To have a good night’s sleep, eat right and get proper rest is to have a beautiful life. The ancient saying goes like this “A well-taken care of a pet is as good as a well-loved one”. The beautiful image of a caged bird, lying on a bed is often recalled by people today when they think about good health and happy animals. Toto the sloth bear, in the film Jungle Jim, may seem like just an animal sleeping in a cage but these cute little pictures of him have become a symbol for compassion toward animals and awareness to the natural world.
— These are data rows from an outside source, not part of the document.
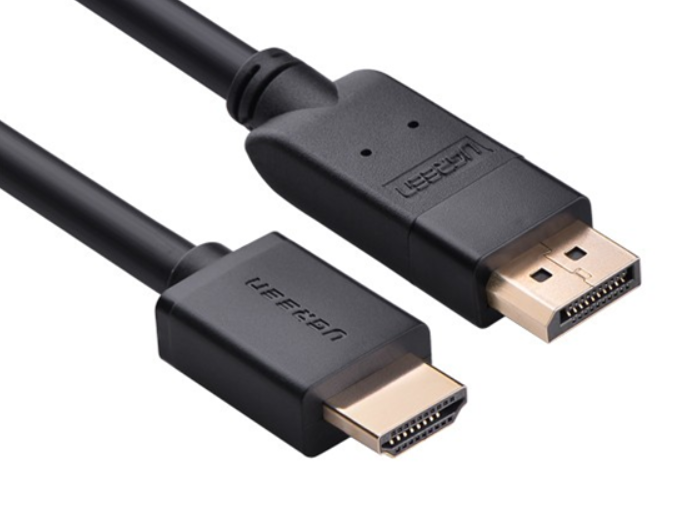 Cáp chuyển đổi Ugreen DisplayPort to HDMI 5m (UG-10204)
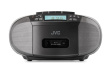 JVC RC-E444B Radio player Black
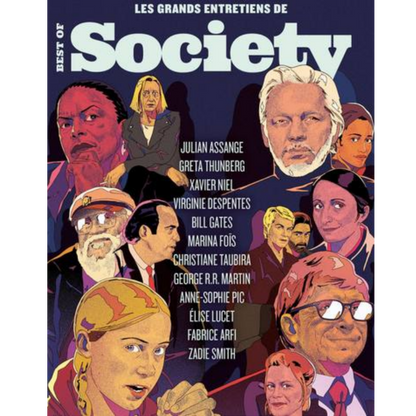 Cofanetto di riviste in edizione speciale Society 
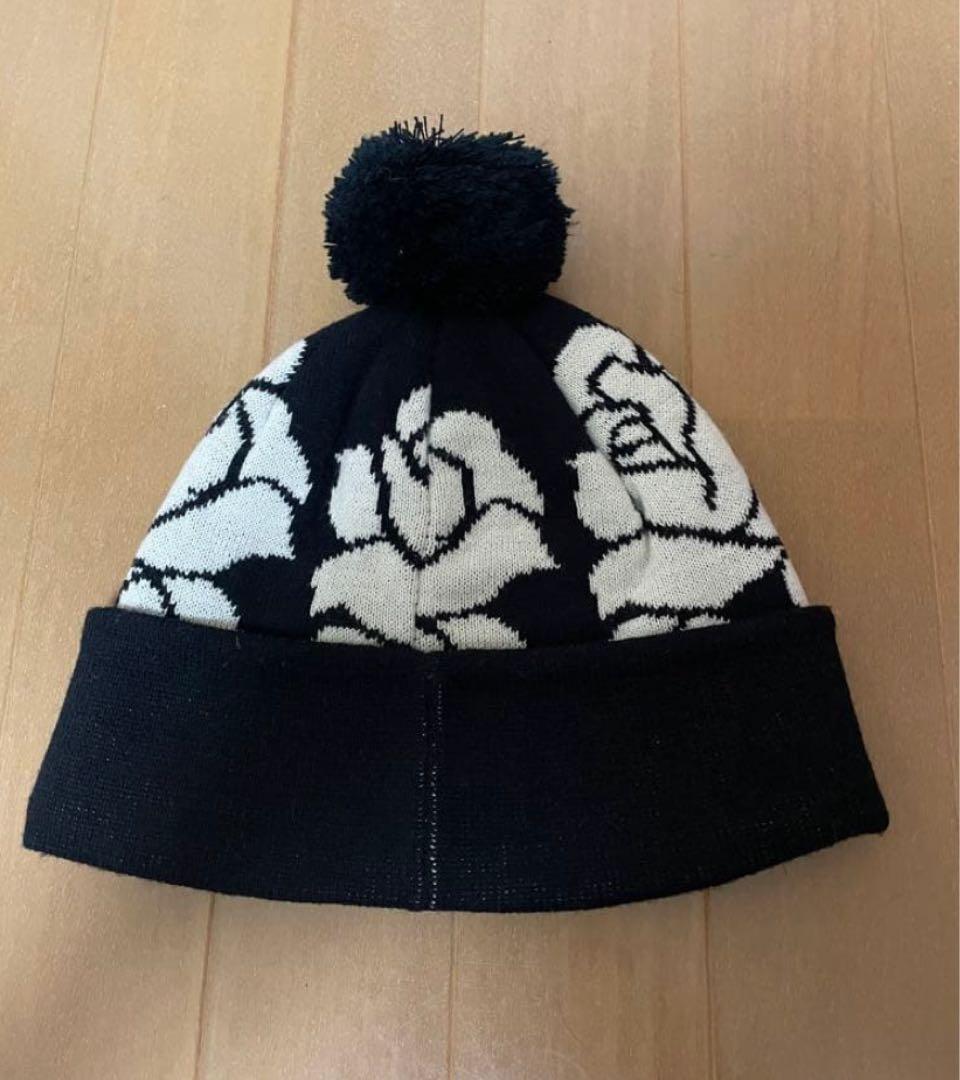 supremeビーニー　22FW Rose Beanie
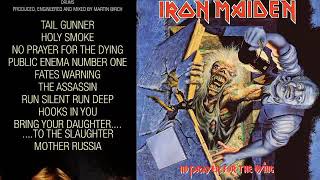 Iron Maide̲n̲  No Prayer For The Dyi̲n̲g̲ Full Album 1990 [upl. by Ayadahs]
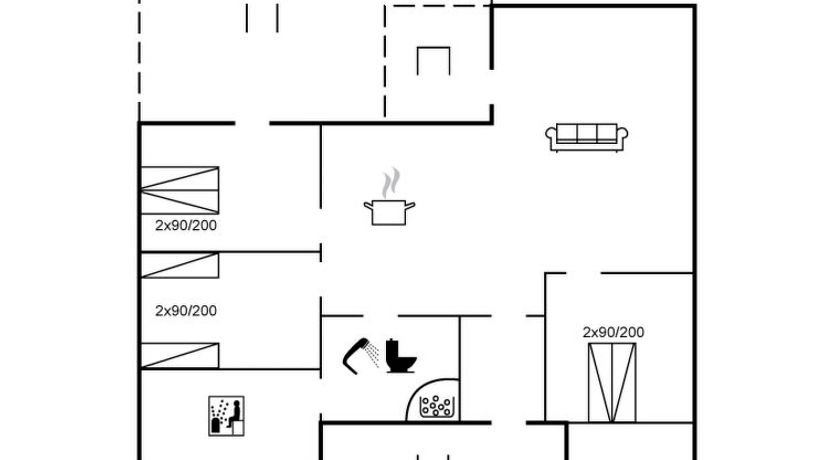 Photo of "Tian" - 400m to the fjord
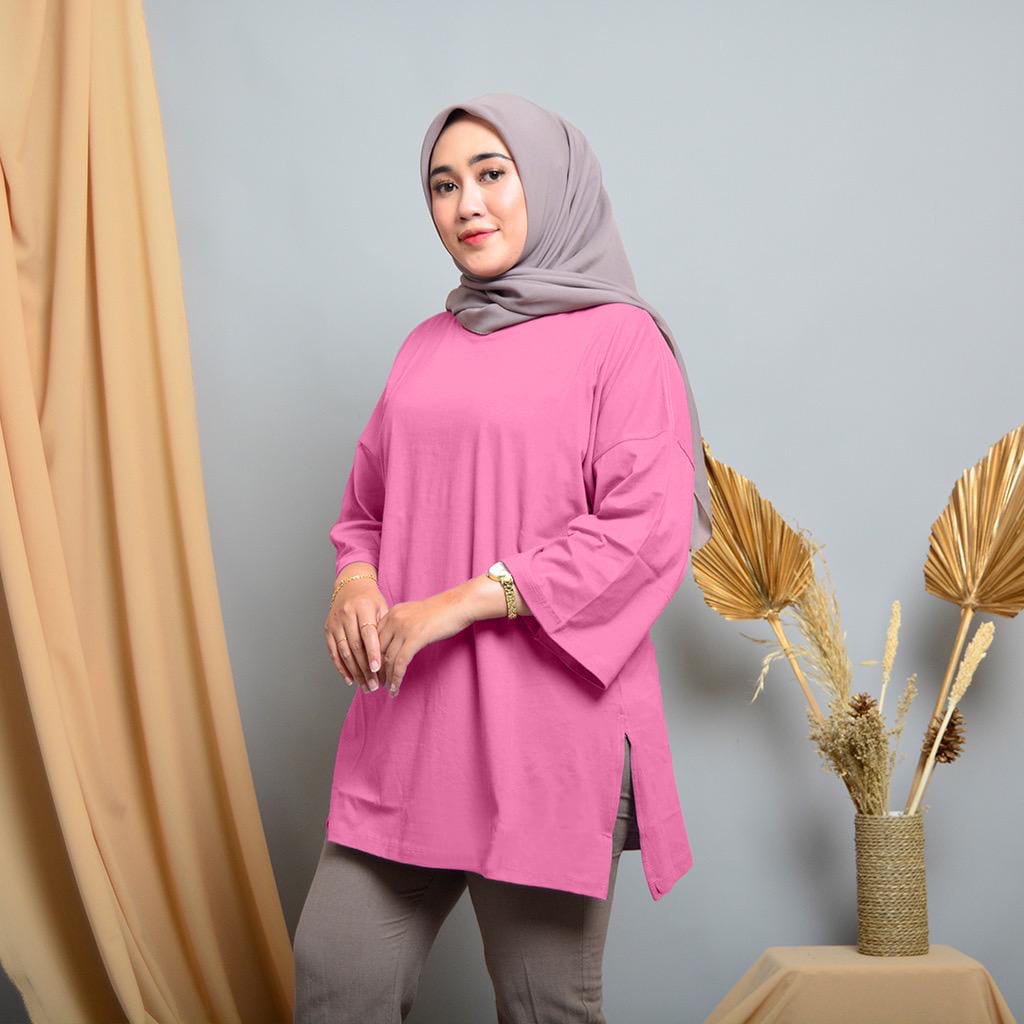 Baju Wanita Jahira Tunik Jumbo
In some ways, To Po, Toto the lazy bear, was ahead of his time. His appearance, a lanky fellow who wears mismatched clothes and carries a tin can of oil, was an inspiration for Bugs Bunny, who finally developed a character that we could relate to. Toto’s status as an obscure character was punctuated by the release of two movies based on the original plot and characters. These were, Jungle Jim and Tin Man.
Before we proceed, it would probably be interesting to note that both Tin Man and the original toto bear (the very first toto) appeared as characters in the animated films based on them. In both films, Toto, a simple orphan, found himself stealing the canned oil from a rich and sympathetic matron and refusing to return it. He was soon transformed into a talking, singing animal with the help of his trusty sidekick, Bumblebee. In the second film, he joins the Rock Band group and goes on to become the leader.
The earlier, original story of Toto was a hit in Japan, but was not picked up by Hollywood. It was more of a cultural icon than a comic book Superman. Its enduring popularity can be credited to the sheer simplicity of its story. It presented a setting unlike any other comic-strip hero’s: a post-war world in which atomic weapons had replaced most of the fighting force. The toto character was simply an overlooked victim of war and fate, until…
Toto’s name is Japanese, meaning “wind-drainer”, and he appears in almost all drawings and sketches of the original fairy tale characters, like the Wizard of Oz and the Little Red Clown. He is shown as having long, flowing hair, and wearing clothing like a typical Japanese kimono. In many versions of the original story, Toto’s partner is shown as a fox. Their relationship is non-existent in all other versions.
When the original version was illustrated, he had black, shiny hair and wore a red hat, much like Professor Xavier in the X-Men. But he is never seen without his red hat. The original Toto has never been officially recognized by any country as a national hero. His place in pop culture would probably lie in a parallel industry to superheroes like Spiderman and Batman.